Les limites d’abord. Supposons que nous pratiquions cette politique depuis longtemps, et que notre noyau monétaire s’élève aujourd’hui – pour prendre un chiffre rond – à 1 700 milliards au lieu de 250, en s’en tenant à l’intuition qui nous dit que la masse monétaire non rémunérée ne doit pas être supérieure à celle de notre monnaie de roulement (approximativement M1). Supposons en outre que ce noyau ait été utilisé pour accorder des prêts sans intérêts remboursables en vingt ans.
Une telle politique aurait pour effet d’alléger de 100 milliards les intérêts de nos dettes (et plus encore, si l’on considère que nous supportons encore le poids de dettes contractées à des taux très élevés).

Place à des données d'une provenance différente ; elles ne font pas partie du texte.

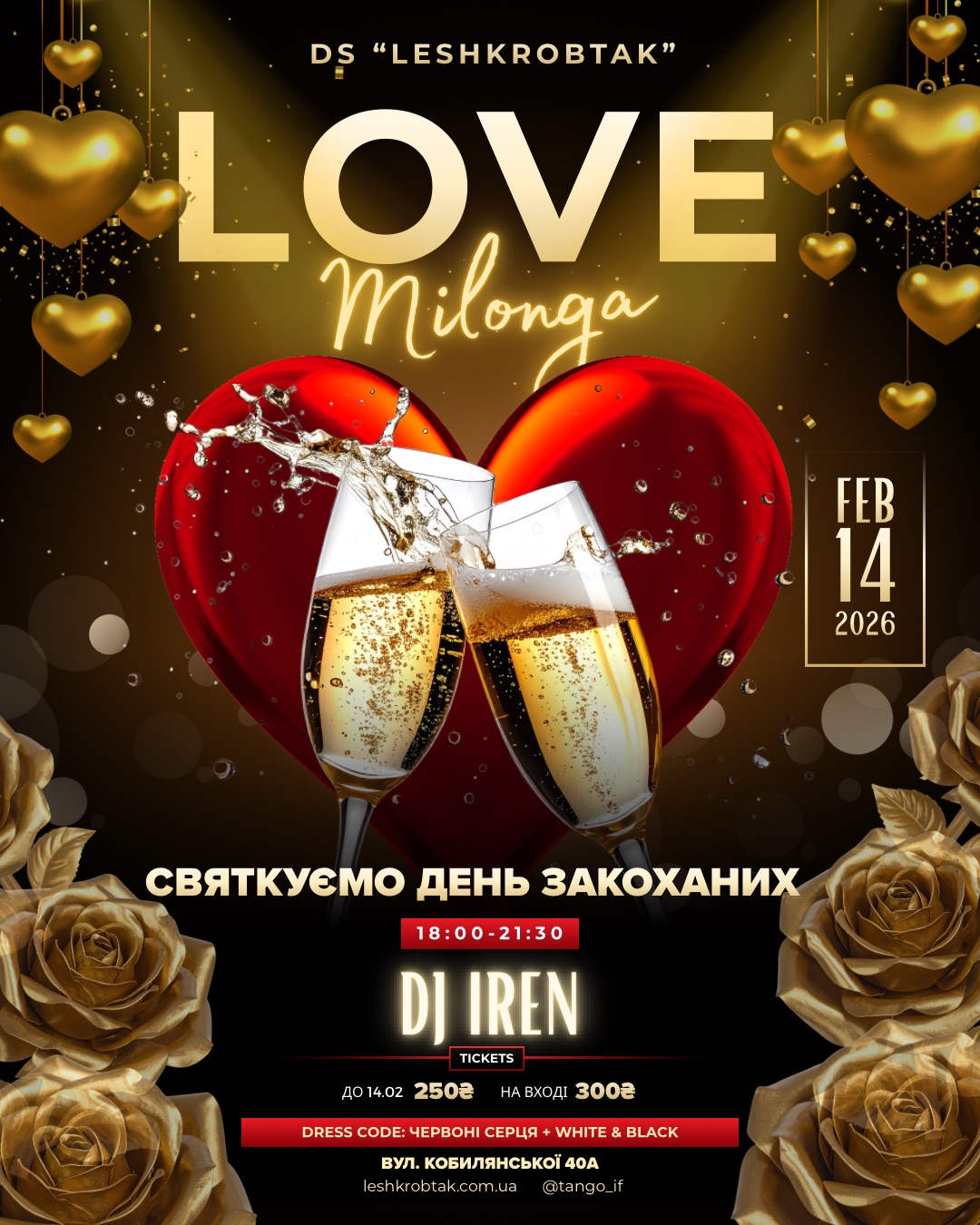 ✨LOVE TANGO MILONGA ✨ 14.02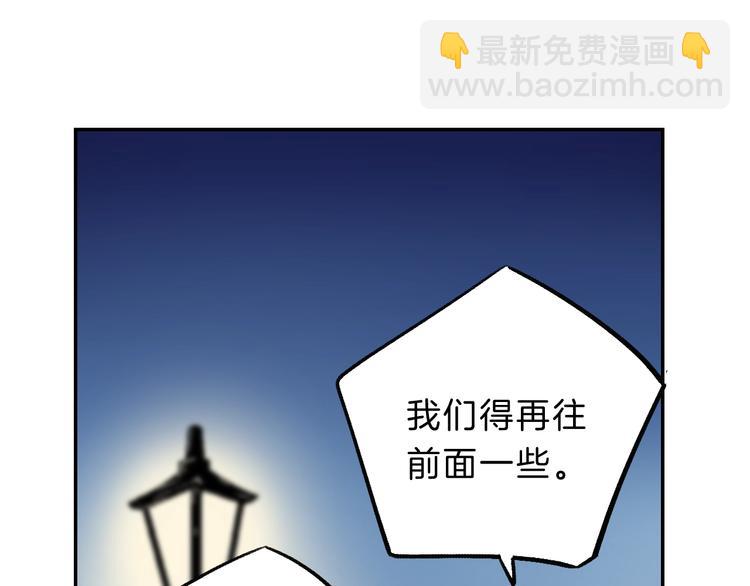 第63话 与你的愿望(1/3)-第72话
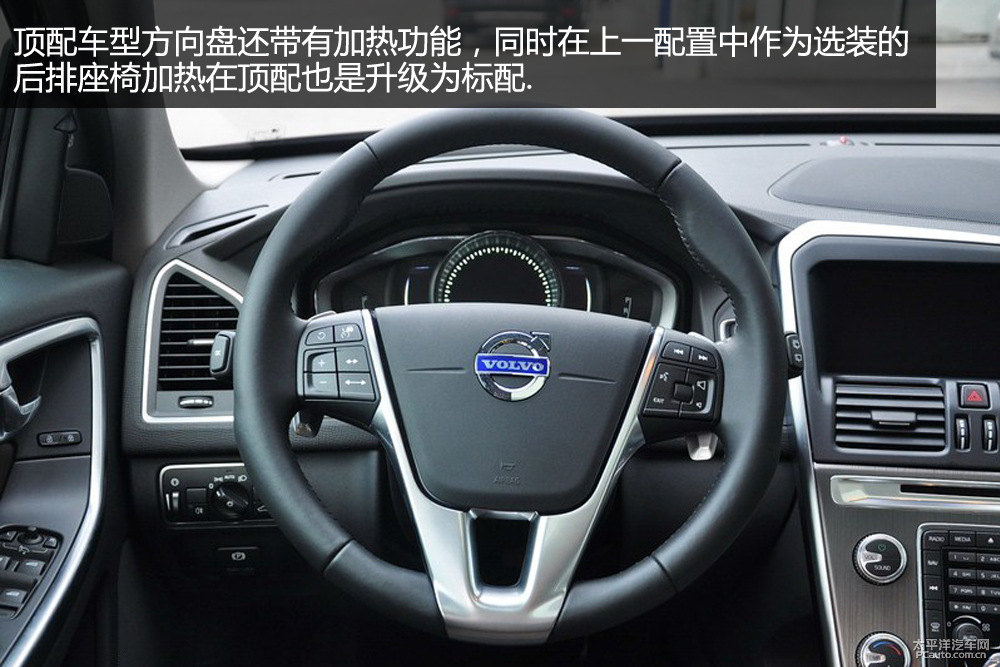 沃爾沃XC60圖片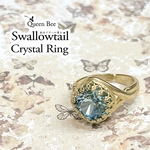 鉱石アゲハの導き-Swallowtail Crystal Ring-【アクア】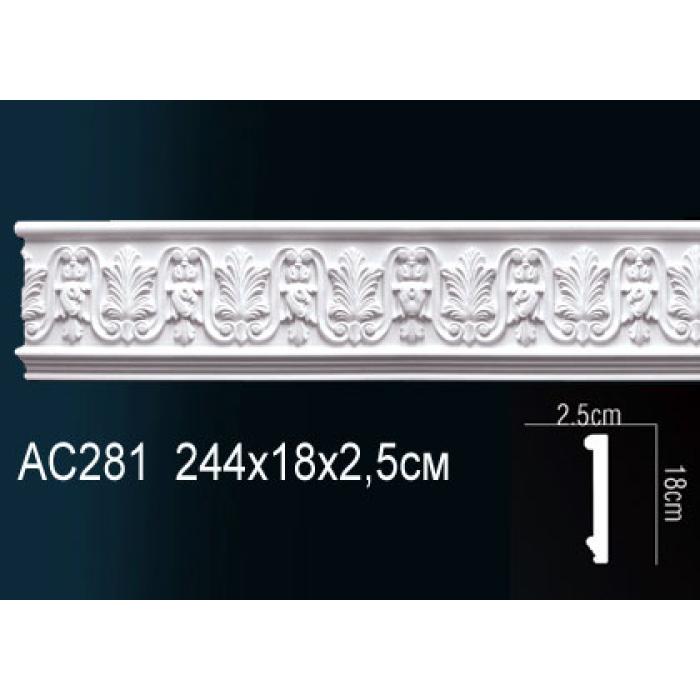 Молдинг Perfect® AC281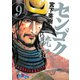 センゴク一統記（9）（講談社） [電子書籍]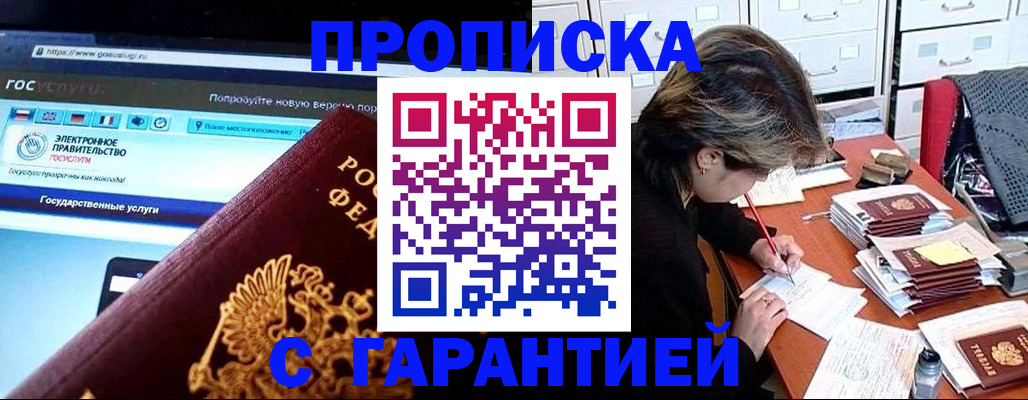 временная регистрация купить в Ижевске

Ensuite, elle apporterait une capacité annuelle de financement de 130 milliards, faite de 85 milliards de remboursements et de 50 milliards d’injection supplémentaire justifiée par une espérance de croissance. Notons que, pour l’essentiel, ces sommes n’affecteraient pas directement le budget de l’État, mais sur les directives de celui-ci, les budgets de collectivités locales maîtres d’œuvre et d’organismes de financement spécialisés. L’allégement du budget de l’État devra venir de la réduction rendue possible de certaines subventions et dégrèvements dont le total, rappelons-le, excède aujourd’hui le montant de notre déficit. C’est dire à la fois que ce sera possible, salutaire, et qu’il faudra du courage.

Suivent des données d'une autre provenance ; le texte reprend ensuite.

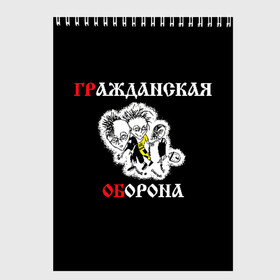 Скетчбук с принтом Гр Об+Поганая молодежь (спина) в Петрозаводске, 100% бумага
 | 48 листов, плотность листов — 100 г/м2, плотность картонной обложки — 250 г/м2. Листы скреплены сверху удобной пружинной спиралью | punk | punks not dead | гр.об. | гражданская оборона | гроб | егор летов | панки | поганая молодежь | хой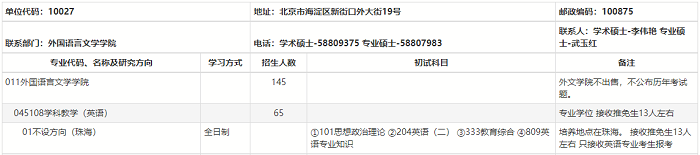 图2.png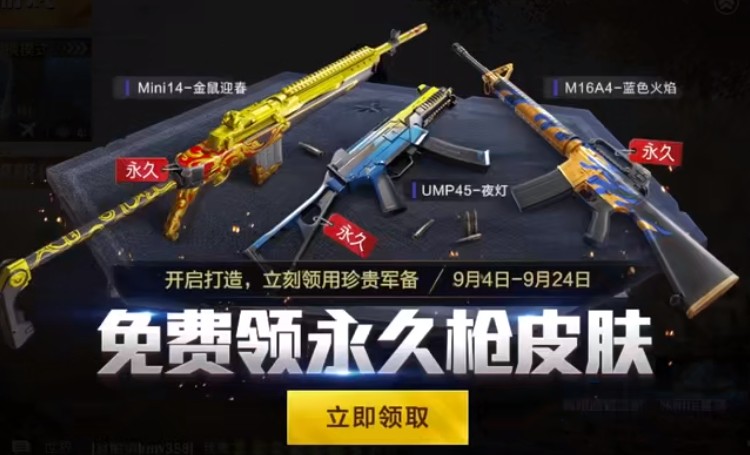 和平精英ss9背景音乐叫什么名字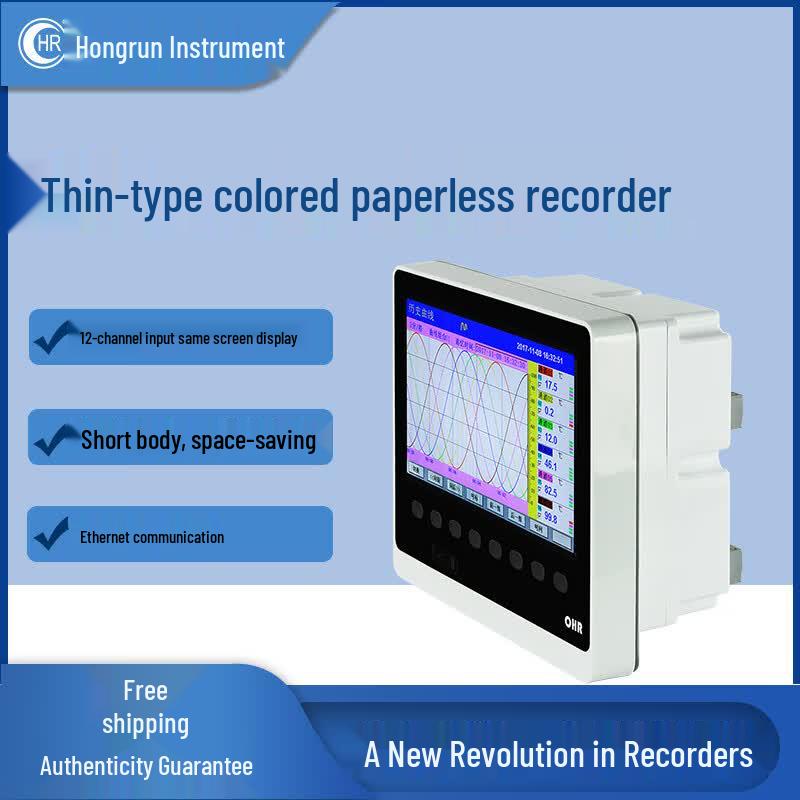 Hongrun F800 Industrial Paperless Recorder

La plus évidente objection que l’on présentera à ce plan est qu’il se ferait au détriment des organismes prêteurs actuels : institutions financières, assurances et fonds de pension aujourd’hui courtisés pour qu’ils apportent leur soutien au financement des États. Ceux-ci peuvent cependant se trouver une impérieuse raison de ne pas abuser de telles rentes, pour y trouver un substitut à la morosité de l’économie privée. Car ils ne peuvent pas ne pas voir que le déséquilibre des finances publiques freine le développement économique et compromet leurs revenus à terme. Mais ce ne serait là que « se faire une raison », ce dont ils ne pourront se contenter longtemps.

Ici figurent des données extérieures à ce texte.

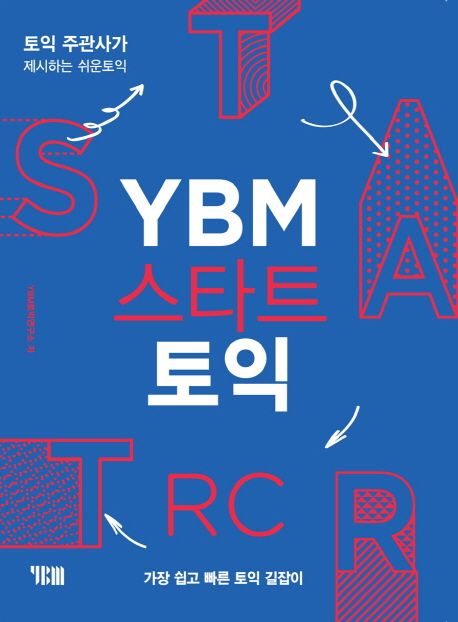 YBM 스타트 토익 RC - YBM 토익연구소 지음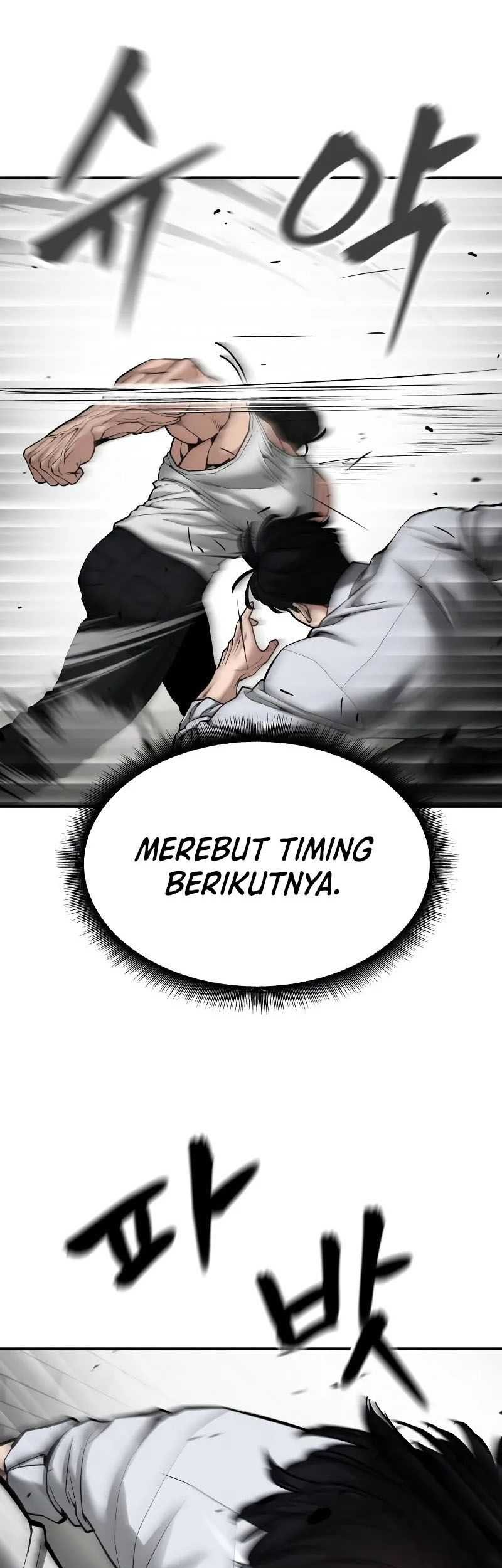 The Bully In Charge Chapter 80 - halaman 83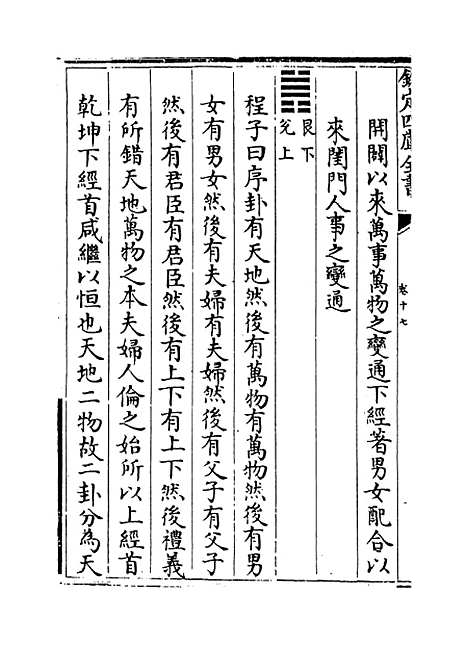 【周易程朱传义折衷】卷十七至十九.pdf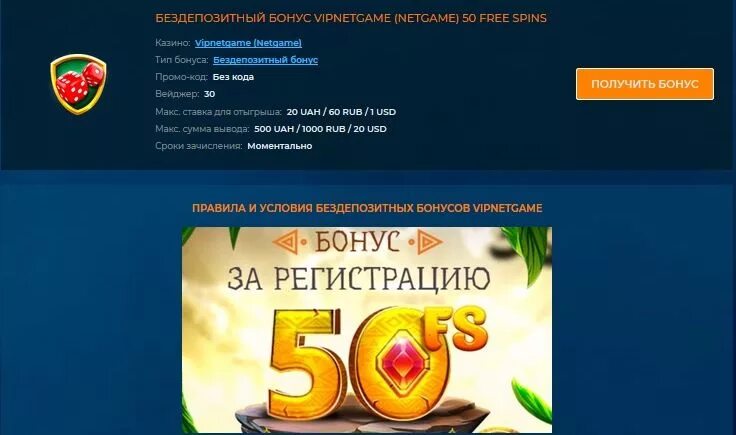 Spin casino промокод. Фриспины за регистрацию. Бездеп за регистрацию. Бонусы за регистрацию. Фриспины за регистрацию без депозита с выводом.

Il faut donc en venir à l’essentiel : à rien ne servira de disposer d’argent moins coûteusement créé, si ce n’est pour réaliser des projets capables de débloquer notre économie par leur utilité propre.
Pour ne prendre qu’un exemple – le principal sans doute – il est vraisemblable qu’aucun pays développé ne retrouvera une vraie prospérité, en dépit de toute politique de « relance », tant que le logement urbain courant y coûtera trop cher, et que l’immobilier y sera néanmoins considéré comme non rentable. C’est notre organisation urbaine qui est ici en cause, et à l’apogée de notre siècle convaincu des seules vertus du libéralisme, il faut bien reconnaître que ce sont des ratés impressionnants de nos projets collectifs qui ont provoqué, ici nos principaux blocages, et ailleurs nos retards. Il faudra encore du temps pour que nous en prenions collectivement conscience, et que nous sachions prendre de justes décisions.
Le désastre des Savings and loans américaines, qui leur coûta près de 500 milliards de dollars pour avoir délaissé la mission de construction que leur avait confiée Roosevelt et s’être lancées dans des aventures douteuses, aurait dû servir d’alarme. En un certain sens, il fut exemplaire et révélait une erreur de priorité économique, plus qu’une incroyable cascade d’absurdités. Mais la leçon profonde ne fut pas tirée. L’État paya, et s’endetta.
On pourrait prendre d’autres exemples dans le retard des équipements nécessaires à la revitalisation de certains territoires où il ferait bon vivre, alors que nous continuons de nous entasser inutilement ailleurs.
Pas plus que l’économie, la monnaie ne peut se passer d’horizon.